In the late 1920s, John Marin revisited oil painting after several years of concentrating primarily on his work in watercolor. Having gained a nuanced knowledge of both media, in his late oils, Marin combined the benefits of both into a distinct working style all his own. William C. Agee explains, “The paint is thin, applied almost like watercolor, thus abolishing any lingering, arbitrary hierarchies between the two mediums; they are fused as one which lets the work become painting alone, just painting, free to go its own course under the artist’s hand.” (John Marin: The Late Oils, New York, 2008, p. 13)

This fusion of styles is particularly evident in Marin's skillful and emotional depiction of the beach, sea and sky in Sea Piece. To capture the undulating waves and winds of the Maine coast, Marin employs washes in oil, which are thick in width yet thin in application, in the hues of dark green, light pink and vibrant blue. This base layer is overlapped by jaggedly-applied thin lines of dark pigment, which seem to literally designate the directions of currents while also alluding to sailboats along the horizon and natural elements along the shore. Parts of the composition are also deliberately left unpainted, “a practice that can be traced to Cézanne, as if to let in more of the fresh Maine air and breeze.” (John Marin: The Late Oils, p. 12)

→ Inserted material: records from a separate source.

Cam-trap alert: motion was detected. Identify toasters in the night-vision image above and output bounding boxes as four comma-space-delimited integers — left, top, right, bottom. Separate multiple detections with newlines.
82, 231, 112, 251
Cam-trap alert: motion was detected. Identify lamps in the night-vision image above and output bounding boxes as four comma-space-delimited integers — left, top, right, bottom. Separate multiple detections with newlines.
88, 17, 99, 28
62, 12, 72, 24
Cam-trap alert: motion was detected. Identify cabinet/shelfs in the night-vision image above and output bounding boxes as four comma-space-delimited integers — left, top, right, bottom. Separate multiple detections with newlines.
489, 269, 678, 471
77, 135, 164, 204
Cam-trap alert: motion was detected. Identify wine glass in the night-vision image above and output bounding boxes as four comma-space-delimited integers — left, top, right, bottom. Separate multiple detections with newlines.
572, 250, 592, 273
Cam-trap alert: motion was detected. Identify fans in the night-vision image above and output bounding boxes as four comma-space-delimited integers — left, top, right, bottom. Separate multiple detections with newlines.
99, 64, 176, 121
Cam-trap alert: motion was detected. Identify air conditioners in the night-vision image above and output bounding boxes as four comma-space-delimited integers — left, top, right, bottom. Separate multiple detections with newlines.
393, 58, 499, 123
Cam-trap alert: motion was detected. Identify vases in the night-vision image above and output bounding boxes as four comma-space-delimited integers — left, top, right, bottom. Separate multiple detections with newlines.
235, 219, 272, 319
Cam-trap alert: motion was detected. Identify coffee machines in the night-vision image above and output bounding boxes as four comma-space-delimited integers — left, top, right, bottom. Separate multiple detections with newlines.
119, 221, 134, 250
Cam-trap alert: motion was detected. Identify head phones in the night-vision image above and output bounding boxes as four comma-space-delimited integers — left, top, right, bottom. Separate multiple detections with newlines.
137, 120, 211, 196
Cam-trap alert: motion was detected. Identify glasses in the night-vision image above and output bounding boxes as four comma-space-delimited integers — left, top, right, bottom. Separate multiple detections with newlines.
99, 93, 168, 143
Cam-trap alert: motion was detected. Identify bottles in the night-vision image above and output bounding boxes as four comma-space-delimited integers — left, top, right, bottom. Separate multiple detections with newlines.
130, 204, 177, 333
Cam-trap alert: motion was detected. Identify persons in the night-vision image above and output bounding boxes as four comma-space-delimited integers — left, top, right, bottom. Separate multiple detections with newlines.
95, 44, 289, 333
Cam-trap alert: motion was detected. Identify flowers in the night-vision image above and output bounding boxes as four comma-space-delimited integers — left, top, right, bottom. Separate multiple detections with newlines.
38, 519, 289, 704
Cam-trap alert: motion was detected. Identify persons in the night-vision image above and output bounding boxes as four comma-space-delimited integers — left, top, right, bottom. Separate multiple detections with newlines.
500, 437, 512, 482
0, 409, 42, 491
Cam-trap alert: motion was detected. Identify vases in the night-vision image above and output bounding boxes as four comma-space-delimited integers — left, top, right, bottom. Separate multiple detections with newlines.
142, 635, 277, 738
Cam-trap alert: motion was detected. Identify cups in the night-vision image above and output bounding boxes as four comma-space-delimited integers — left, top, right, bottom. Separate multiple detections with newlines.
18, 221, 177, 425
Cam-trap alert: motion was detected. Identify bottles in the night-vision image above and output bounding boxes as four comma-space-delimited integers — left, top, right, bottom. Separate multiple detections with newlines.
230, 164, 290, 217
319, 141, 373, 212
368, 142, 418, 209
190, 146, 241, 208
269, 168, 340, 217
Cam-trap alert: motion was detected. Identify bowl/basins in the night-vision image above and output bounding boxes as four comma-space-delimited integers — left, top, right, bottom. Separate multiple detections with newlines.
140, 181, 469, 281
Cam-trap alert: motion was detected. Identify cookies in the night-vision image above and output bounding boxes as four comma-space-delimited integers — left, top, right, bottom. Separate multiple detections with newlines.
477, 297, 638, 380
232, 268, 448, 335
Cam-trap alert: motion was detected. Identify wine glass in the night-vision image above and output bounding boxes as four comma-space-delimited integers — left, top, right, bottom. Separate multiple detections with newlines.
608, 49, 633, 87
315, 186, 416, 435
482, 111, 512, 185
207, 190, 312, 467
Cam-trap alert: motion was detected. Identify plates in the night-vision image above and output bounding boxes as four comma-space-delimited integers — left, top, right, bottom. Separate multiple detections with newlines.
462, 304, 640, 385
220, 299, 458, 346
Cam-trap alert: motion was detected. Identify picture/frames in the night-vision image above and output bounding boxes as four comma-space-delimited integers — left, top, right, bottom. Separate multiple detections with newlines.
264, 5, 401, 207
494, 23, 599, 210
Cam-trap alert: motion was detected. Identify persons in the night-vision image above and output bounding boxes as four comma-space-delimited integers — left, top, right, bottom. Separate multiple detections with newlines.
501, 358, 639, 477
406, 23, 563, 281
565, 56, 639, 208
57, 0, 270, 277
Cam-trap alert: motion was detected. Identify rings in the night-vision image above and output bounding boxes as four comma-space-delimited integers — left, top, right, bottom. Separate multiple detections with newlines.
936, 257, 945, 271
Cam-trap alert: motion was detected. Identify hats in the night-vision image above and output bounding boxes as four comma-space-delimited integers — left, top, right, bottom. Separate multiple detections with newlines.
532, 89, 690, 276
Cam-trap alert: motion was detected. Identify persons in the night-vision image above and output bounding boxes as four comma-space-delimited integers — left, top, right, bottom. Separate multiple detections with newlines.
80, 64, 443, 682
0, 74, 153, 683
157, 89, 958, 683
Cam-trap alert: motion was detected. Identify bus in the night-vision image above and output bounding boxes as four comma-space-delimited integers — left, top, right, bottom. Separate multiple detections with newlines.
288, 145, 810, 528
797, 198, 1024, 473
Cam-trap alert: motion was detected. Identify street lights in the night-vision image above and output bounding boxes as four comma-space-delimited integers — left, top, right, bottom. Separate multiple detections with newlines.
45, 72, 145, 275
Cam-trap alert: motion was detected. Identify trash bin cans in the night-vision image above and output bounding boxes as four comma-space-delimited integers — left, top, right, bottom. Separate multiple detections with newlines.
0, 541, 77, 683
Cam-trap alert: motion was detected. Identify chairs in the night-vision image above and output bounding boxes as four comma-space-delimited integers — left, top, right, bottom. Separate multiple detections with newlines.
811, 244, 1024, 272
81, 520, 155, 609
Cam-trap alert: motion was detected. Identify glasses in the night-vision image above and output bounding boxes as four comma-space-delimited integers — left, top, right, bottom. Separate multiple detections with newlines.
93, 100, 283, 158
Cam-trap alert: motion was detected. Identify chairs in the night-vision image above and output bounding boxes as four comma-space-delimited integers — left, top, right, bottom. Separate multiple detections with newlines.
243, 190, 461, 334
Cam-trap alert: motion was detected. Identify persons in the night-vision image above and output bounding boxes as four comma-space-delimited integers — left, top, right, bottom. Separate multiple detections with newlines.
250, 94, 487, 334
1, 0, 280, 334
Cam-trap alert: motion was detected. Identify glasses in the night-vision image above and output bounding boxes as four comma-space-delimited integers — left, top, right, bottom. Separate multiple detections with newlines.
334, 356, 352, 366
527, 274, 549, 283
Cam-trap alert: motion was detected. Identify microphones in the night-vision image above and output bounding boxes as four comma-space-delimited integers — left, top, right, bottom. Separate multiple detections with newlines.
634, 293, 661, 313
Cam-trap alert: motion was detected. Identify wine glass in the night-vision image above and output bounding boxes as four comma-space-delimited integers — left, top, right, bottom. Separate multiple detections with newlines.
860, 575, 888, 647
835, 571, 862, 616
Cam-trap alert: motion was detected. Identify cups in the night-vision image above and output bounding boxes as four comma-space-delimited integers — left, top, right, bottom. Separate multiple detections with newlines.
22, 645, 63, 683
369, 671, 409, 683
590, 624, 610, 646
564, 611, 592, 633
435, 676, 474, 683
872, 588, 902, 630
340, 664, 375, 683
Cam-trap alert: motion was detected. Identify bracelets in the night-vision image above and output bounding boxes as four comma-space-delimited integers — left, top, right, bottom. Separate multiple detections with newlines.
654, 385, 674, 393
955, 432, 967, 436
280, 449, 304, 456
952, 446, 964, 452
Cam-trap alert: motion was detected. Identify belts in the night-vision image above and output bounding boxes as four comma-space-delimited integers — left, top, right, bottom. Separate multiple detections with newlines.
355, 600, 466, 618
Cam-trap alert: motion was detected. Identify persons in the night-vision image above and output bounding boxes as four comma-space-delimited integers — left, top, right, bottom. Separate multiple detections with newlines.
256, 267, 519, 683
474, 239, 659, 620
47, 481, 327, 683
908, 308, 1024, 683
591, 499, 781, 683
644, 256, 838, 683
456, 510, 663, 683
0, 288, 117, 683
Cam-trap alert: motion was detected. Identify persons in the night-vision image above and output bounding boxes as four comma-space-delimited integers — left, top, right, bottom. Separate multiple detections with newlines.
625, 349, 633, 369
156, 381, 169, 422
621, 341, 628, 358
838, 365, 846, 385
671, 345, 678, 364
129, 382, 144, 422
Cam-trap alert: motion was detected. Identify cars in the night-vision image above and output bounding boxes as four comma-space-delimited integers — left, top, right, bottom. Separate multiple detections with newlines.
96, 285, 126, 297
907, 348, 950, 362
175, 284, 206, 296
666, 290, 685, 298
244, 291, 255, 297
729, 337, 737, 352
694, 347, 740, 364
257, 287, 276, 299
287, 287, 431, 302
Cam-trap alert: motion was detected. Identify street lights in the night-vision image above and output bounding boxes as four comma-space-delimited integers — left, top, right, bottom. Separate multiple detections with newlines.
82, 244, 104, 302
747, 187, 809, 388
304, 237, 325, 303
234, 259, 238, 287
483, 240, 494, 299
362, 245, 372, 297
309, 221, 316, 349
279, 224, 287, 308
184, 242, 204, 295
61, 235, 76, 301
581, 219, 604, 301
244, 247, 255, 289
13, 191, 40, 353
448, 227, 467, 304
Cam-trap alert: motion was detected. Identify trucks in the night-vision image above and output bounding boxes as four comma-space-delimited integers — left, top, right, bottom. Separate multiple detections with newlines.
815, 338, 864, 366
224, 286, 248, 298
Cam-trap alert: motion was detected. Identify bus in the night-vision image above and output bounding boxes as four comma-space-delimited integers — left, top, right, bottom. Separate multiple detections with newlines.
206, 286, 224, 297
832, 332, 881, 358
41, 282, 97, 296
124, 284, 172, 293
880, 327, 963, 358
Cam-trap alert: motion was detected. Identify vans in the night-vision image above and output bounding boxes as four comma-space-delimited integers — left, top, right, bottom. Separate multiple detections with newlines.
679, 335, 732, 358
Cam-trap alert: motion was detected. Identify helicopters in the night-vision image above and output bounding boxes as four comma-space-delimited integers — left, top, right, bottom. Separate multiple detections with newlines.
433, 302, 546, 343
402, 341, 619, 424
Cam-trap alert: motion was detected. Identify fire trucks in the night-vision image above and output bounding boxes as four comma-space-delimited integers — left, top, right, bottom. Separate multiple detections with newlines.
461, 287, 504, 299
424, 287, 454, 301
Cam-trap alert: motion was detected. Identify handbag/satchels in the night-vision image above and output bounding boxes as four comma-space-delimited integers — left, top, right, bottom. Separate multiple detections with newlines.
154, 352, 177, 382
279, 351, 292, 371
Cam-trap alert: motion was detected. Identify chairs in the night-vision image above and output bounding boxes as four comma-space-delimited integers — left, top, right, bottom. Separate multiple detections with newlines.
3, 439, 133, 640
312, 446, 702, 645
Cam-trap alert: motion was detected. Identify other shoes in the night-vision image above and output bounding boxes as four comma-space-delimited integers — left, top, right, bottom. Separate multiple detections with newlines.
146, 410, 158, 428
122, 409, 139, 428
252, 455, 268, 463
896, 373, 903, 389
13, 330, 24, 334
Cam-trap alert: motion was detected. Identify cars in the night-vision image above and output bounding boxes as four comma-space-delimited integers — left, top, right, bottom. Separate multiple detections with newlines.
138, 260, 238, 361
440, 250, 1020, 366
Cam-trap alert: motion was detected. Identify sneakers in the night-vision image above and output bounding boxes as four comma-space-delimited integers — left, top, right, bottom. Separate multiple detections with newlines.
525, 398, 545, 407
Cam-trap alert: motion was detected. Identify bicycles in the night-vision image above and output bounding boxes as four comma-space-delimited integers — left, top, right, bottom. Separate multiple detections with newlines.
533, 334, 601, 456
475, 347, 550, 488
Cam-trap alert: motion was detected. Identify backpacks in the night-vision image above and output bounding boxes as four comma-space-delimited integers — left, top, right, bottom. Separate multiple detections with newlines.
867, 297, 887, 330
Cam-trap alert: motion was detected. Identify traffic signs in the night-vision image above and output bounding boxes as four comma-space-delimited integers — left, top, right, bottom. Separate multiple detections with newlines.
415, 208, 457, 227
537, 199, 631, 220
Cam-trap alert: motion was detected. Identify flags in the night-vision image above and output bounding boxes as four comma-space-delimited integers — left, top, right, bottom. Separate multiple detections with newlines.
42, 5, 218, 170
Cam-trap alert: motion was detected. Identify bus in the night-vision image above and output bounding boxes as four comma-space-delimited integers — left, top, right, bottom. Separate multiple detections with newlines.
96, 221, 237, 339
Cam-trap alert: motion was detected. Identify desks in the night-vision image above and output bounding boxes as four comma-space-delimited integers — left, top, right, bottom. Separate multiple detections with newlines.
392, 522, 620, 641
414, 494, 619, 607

In Sea Piece, as in the best of his late career works, Marin’s unique blending of abstract and representational art, as well as oil and watercolor technique, creates a composition that abandons “virtually any pretense of depicting anything but natural forces and rhythms embodied in the movement of the paint itself…we know it is a seascape because that’s what Marin did, but otherwise all is transformed into constant motion of light and water and wind itself.” (John Marin: The Late Oils, p. 13) Sea Piece demonstrates Marin's unique modernist style, which earned him distinction as one of the most venerated American artists of the twentieth century and influenced the next generation of Abstract Expressionists.